Asbanda Dorong Transformasi BPD Jadi Motor Pertumbuhan Ekonomi Daerah

Asbanda Dorong Transformasi BPD Jadi Motor Pertumbuhan Ekonomi Daerah
Asbanda Dorong Transformasi BPD Jadi Motor Pertumbuhan Ekonomi Daerah

Keuangan.id – 18 April 2026 | Asbanda menegaskan pentingnya peran Bank Pembangunan Daerah (BPD) dalam memperkuat perekonomian wilayahnya. Menurutnya, BPD harus beralih dari fungsi tradisional menjadi penggerak utama aliran dana daerah yang produktif dan berkelanjutan.

Selama ini, BPD berperan sebagai lembaga keuangan yang menyediakan pembiayaan bagi sektor publik dan swasta. Namun, tantangan seperti persaingan perbankan, rendahnya penetrasi layanan digital, dan kebutuhan akan inovasi membuat peran konvensional tersebut kurang optimal dalam mendukung pertumbuhan ekonomi daerah.

Transformasi yang diusung Asbanda menitikberatkan pada tiga pilar utama: pengelolaan dana yang lebih terkoordinasi, diversifikasi produk keuangan, dan adopsi teknologi digital.

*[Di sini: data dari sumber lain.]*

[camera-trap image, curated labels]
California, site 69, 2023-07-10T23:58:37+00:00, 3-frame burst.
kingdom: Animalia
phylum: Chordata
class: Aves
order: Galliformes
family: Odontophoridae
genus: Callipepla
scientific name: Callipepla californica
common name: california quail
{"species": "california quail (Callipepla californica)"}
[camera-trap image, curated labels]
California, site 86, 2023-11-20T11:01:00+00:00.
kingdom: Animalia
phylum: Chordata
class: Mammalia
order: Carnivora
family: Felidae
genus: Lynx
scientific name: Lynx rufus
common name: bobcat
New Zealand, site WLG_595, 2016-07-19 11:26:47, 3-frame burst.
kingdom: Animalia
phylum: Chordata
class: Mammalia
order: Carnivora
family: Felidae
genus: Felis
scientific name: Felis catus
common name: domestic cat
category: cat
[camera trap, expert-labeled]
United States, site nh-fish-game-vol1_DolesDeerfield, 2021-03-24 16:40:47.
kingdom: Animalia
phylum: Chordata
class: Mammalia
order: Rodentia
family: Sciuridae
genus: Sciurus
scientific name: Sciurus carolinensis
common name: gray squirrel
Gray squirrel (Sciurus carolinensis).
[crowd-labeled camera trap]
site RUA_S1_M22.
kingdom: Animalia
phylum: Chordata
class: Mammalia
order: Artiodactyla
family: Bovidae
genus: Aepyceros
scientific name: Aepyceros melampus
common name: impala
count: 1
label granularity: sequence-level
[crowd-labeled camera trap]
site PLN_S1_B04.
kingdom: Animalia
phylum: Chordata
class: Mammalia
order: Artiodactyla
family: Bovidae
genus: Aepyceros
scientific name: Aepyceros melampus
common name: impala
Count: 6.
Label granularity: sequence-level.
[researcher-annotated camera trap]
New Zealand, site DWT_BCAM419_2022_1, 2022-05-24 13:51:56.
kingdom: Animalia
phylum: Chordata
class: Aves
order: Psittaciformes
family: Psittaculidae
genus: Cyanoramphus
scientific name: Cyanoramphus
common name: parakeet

BPD diharapkan menjadi orkestrator yang mengarahkan sumber daya ke sektor‑sektor dengan nilai tambah tinggi, seperti infrastruktur, usaha mikro, kecil, dan menengah (UMKM), serta industri kreatif.

  • Menjalin kemitraan strategis dengan pemerintah daerah untuk menyalurkan dana proyek infrastruktur kritis.
  • Mengembangkan platform digital yang mempermudah akses kredit bagi UMKM dan petani.
  • Memperluas portofolio investasi dengan menambahkan produk obligasi daerah dan green financing.
  • Meningkatkan kapasitas manajerial melalui pelatihan keuangan berkelanjutan bagi staf BPD.

Jika agenda ini terlaksana, BPD dapat meningkatkan kontribusi terhadap Produk Domestik Regional Bruto (PDRB), menciptakan lapangan kerja baru, dan memperkuat pendapatan asli daerah. Dampak positif tersebut diharapkan juga menurunkan tingkat kemiskinan dan mempercepat pemerataan pembangunan.

Asbanda menutup dengan optimisme, menyatakan bahwa dengan komitmen bersama antara pemerintah, pelaku usaha, dan masyarakat, BPD dapat bertransformasi menjadi motor penggerak pertumbuhan ekonomi yang berkelanjutan bagi daerah.